Records of spatial reasoning questions:
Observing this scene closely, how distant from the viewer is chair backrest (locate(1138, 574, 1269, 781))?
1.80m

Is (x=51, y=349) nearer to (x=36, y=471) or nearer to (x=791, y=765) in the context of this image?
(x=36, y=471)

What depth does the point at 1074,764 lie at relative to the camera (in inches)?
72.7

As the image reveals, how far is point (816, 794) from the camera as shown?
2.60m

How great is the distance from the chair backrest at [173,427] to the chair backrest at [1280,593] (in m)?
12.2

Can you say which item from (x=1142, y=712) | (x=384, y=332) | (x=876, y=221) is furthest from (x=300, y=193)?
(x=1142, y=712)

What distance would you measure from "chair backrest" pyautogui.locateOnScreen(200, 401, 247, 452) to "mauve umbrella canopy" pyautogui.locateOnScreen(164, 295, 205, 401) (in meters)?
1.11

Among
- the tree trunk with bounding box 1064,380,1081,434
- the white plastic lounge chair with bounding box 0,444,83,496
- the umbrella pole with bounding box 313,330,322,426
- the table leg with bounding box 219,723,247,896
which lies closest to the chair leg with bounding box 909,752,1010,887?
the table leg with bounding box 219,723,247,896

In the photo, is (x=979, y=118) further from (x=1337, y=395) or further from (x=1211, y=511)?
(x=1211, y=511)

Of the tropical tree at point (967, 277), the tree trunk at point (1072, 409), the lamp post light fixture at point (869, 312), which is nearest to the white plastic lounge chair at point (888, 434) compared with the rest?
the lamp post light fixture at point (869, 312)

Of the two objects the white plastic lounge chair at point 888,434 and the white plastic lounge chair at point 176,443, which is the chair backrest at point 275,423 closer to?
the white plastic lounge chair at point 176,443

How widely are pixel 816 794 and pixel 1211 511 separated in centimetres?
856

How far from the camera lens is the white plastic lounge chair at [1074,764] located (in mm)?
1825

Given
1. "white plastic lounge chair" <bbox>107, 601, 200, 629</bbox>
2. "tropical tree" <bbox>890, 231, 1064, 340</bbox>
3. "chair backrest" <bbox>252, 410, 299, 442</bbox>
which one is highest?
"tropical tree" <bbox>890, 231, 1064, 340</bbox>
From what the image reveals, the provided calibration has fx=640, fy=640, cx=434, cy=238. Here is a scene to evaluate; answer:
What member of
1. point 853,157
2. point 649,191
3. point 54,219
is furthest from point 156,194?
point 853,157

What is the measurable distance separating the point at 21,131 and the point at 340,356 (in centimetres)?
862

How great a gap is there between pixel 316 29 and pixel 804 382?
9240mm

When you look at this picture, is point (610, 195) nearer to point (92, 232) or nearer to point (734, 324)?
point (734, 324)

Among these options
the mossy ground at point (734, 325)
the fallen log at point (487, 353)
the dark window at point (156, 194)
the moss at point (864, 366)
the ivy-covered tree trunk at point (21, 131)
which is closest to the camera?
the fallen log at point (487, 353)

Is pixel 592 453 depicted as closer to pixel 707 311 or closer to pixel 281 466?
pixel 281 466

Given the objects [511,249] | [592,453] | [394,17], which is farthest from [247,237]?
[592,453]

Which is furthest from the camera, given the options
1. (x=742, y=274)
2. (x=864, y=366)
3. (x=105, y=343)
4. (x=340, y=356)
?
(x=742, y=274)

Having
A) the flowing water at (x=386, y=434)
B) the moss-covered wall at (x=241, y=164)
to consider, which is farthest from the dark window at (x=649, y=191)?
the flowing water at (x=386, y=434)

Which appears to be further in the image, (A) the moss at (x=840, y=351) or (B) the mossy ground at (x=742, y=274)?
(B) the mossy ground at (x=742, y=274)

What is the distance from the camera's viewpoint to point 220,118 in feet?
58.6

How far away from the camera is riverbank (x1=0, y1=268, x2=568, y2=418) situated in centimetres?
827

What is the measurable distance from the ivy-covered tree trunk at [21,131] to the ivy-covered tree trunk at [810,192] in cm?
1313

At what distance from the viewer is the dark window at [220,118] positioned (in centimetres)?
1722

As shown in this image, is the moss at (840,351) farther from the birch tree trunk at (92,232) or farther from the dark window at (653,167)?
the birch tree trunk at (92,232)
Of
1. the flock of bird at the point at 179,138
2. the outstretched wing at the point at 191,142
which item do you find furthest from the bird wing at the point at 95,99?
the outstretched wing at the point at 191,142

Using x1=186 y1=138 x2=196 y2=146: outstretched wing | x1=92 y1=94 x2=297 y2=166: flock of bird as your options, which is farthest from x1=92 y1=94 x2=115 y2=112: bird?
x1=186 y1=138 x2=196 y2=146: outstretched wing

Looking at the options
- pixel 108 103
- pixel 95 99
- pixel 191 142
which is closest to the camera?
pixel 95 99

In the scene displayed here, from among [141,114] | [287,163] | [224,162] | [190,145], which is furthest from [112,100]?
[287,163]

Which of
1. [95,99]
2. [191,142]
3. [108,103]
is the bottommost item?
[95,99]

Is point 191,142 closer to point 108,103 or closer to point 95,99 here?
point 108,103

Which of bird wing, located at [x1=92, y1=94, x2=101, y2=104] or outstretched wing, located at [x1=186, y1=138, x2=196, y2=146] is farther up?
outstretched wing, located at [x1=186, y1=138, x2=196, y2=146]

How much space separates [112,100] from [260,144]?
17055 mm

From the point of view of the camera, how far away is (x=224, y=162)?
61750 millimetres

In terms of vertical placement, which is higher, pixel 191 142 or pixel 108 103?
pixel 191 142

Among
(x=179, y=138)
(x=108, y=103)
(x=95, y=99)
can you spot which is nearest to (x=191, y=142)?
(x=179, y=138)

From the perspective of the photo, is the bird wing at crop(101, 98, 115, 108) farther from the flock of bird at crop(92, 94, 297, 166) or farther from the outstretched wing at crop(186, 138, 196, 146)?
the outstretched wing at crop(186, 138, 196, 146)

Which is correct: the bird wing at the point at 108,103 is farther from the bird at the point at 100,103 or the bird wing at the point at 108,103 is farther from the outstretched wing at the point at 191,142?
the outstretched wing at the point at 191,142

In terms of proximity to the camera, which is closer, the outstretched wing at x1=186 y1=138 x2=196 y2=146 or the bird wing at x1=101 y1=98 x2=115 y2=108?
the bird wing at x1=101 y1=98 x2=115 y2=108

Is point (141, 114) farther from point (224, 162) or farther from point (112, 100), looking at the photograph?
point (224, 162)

* * *

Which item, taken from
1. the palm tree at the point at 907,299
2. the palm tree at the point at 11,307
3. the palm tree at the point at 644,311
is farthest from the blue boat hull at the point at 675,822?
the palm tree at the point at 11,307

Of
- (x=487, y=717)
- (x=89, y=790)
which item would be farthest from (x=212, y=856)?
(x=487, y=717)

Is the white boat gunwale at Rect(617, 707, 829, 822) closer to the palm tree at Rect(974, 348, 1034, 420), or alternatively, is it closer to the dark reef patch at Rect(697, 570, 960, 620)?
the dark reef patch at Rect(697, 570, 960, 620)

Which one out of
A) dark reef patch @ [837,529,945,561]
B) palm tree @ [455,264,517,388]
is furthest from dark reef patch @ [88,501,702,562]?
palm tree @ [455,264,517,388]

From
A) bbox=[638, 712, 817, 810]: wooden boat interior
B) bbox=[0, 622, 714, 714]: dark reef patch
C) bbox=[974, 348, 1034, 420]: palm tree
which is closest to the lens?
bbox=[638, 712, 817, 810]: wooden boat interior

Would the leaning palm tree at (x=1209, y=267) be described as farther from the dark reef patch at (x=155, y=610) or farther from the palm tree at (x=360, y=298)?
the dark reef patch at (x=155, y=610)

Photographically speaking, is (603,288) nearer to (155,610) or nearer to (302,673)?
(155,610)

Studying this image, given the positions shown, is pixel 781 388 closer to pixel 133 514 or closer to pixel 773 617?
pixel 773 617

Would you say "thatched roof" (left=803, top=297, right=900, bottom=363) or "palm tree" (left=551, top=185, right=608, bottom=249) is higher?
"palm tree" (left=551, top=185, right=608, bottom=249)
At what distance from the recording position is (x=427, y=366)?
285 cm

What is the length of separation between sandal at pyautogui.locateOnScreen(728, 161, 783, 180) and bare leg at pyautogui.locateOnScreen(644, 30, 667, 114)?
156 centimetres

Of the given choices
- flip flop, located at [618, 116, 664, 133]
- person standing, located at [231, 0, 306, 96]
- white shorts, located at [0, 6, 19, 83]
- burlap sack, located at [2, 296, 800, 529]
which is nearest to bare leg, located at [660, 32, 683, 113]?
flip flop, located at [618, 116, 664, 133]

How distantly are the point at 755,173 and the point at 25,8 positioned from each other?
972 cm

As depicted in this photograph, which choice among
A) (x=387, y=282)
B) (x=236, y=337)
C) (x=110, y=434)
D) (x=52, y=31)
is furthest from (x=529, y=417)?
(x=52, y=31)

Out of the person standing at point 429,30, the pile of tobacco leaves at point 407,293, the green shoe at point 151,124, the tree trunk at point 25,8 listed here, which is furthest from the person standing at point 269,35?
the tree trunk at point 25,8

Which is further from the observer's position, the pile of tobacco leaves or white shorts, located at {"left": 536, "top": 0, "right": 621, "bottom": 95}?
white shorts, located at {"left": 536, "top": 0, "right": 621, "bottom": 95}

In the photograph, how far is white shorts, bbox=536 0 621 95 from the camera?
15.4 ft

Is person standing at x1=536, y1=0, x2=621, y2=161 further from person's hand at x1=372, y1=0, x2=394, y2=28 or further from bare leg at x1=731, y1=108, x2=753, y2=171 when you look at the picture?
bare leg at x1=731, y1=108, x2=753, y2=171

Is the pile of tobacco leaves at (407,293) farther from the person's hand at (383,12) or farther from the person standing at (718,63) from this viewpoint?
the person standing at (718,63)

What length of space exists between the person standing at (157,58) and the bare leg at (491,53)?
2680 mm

* * *

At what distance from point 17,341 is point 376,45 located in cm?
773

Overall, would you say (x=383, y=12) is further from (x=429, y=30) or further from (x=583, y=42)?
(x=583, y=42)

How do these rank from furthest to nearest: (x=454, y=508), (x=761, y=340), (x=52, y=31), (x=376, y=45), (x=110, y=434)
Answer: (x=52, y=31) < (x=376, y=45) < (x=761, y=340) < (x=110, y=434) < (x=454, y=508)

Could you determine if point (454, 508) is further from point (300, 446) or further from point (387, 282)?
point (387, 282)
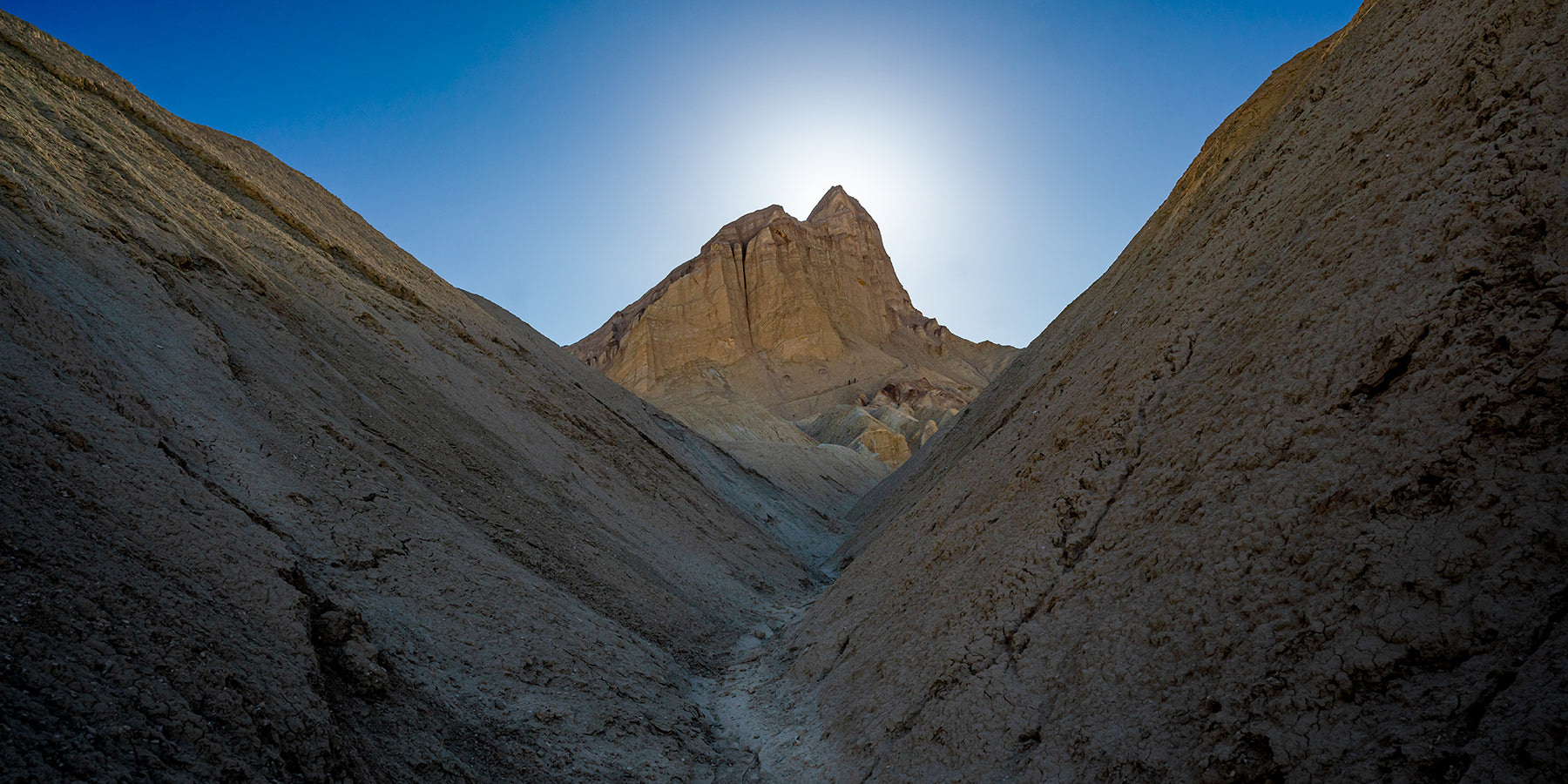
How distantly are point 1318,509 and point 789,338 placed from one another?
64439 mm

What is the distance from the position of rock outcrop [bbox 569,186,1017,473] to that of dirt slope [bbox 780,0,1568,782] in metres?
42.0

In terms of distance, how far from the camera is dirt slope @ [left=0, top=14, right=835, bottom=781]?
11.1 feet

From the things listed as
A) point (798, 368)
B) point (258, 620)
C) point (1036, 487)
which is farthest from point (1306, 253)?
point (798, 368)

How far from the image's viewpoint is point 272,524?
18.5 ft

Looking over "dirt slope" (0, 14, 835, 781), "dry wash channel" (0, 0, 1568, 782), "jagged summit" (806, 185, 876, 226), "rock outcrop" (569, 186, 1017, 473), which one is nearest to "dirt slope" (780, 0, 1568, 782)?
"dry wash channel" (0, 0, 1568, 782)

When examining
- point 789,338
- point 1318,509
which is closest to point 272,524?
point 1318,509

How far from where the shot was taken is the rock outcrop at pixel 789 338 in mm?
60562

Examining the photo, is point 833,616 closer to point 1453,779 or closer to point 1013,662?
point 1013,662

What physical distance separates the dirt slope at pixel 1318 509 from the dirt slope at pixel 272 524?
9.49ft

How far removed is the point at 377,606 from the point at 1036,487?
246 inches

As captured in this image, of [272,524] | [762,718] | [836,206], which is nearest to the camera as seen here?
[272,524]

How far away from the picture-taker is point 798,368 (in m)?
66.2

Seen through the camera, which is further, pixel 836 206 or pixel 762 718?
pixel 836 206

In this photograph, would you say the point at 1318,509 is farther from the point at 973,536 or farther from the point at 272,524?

== Exercise details ==
Rewrite the rows from the line with "Examining the photo, is" up to and including the line with "In this photograph, would", putting "rocky slope" wherever "dirt slope" appears and changing nothing else.

== Exercise answer ==
Examining the photo, is point 833,616 closer to point 1453,779 or closer to point 1013,662?
point 1013,662

What physical distance separates the rocky slope at pixel 1318 509 from the rocky slope at pixel 272 524?
9.49ft

How far removed is the point at 377,606 from the point at 1036,487?
246 inches

As captured in this image, of [272,524] | [762,718] | [836,206], which is nearest to the camera as seen here?
[272,524]

How far away from the picture-taker is point 798,368 (in m)?
66.2

Seen through the camera, which is further, pixel 836 206 or pixel 762 718?
pixel 836 206

In this photograph, would you say the point at 1318,509 is farther from the point at 973,536 or farther from the point at 272,524?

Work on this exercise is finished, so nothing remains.